A esta emenda deve se contrapor uma proposta do vereador Young de reinstituir o Parque Manancial do Paiol, que ficaria justamente na área em que se pretende construir o aeroporto. O parque já constava do plano, mas foi retirado pelo relator, sob pressão, para evitar que barrasse em absoluto a possibilidade de construir o empreendimento.

O líder do governo na Câmara, vereador Arselino Tatto (PT), disse ontem em coletiva que o prefeito Fernando Haddad também é contra a construção do aeroporto na área de manancial e que uma emenda com essa proposta deve ser rejeitada.

Matarazzo também se contrapõe à inclusão do aeroporto no PDE. O tucano pretende estabelecer uma diretriz para a criação de um plano aeroviário para a capital paulista, a ser desenvolvido em, no máximo, um ano após a sanção do Plano Diretor.

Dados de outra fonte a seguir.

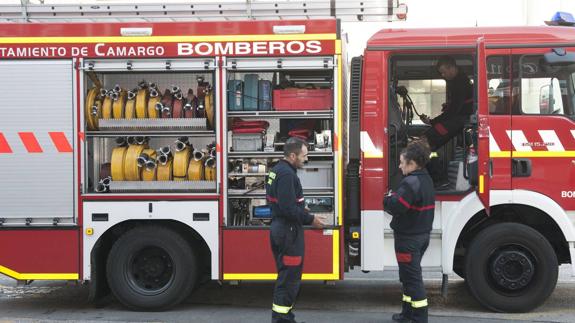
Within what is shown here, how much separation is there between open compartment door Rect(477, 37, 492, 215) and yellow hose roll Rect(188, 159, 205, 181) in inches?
106

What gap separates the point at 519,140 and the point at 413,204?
53.7 inches

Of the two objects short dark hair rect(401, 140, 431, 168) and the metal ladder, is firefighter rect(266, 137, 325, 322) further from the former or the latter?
the metal ladder

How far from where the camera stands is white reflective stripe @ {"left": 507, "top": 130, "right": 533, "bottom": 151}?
19.8ft

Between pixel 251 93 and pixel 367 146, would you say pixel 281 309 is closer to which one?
pixel 367 146

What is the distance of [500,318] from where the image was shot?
6.10 metres

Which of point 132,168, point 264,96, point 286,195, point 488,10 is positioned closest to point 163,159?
point 132,168

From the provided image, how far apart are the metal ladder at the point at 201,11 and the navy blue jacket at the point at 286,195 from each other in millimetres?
1780

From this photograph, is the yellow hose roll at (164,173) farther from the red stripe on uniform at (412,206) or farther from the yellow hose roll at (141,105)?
the red stripe on uniform at (412,206)

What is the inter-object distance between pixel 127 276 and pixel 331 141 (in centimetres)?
243

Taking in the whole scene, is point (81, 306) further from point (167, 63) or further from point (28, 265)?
point (167, 63)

Outra questão apontada por Young é a necessidade de maior equilíbrio entre a criação de Zonas Especiais de Interesse Social (Zeis) e Zonas Especiais de Preservação Ambiental (Zepam), a fim de evitar que a demanda por moradia se torne caminho para desmatamento. E adequar o plano às diretrizes da Política Nacional sobre Mudança do Clima, algo distante da versão atual.

Bairro a bairro

Os vereadores também devem apresentar propostas para atender a demandas de suas bases eleitorais. Laércio Benko (PHS), por exemplo, quer retirar do texto a previsão de implementação de uma estação de transbordo lixo na Vila Jaguará, bairro da região noroeste da cidade. “A população dessa região é uma das menos atendidas pelos serviços públicos e não merece ter de conviver com isso”, afirmou.

Diferentes dos aterros, as estações são criadas para intermediar a distância entre a área de coleta e o aterro sanitário. Ali o lixo é descarregado dos caminhões de coleta e transferido para uma carreta que leva os resíduos até o aterro sanitário.

Já a vereadora Edir Sales (PSD) pretende garantir a manutenção de uma Zona Predominantemente Industrial (ZPI) na região da Móoca. O texto aprovado hoje propõe que o local seja uma zona mista, residencial e comercial. Ela teme que isso afaste as empresas da região e provoque perda de emprego e receita tributária para o município. “São pelo menos 150 empresas na região, que garantem a ocupação de 30 mil pessoas. Nós estamos dialogando com a associação comercial da Moóca e com o vereador Nabil Bonduki para mudar esse trecho do plano”, afirmou.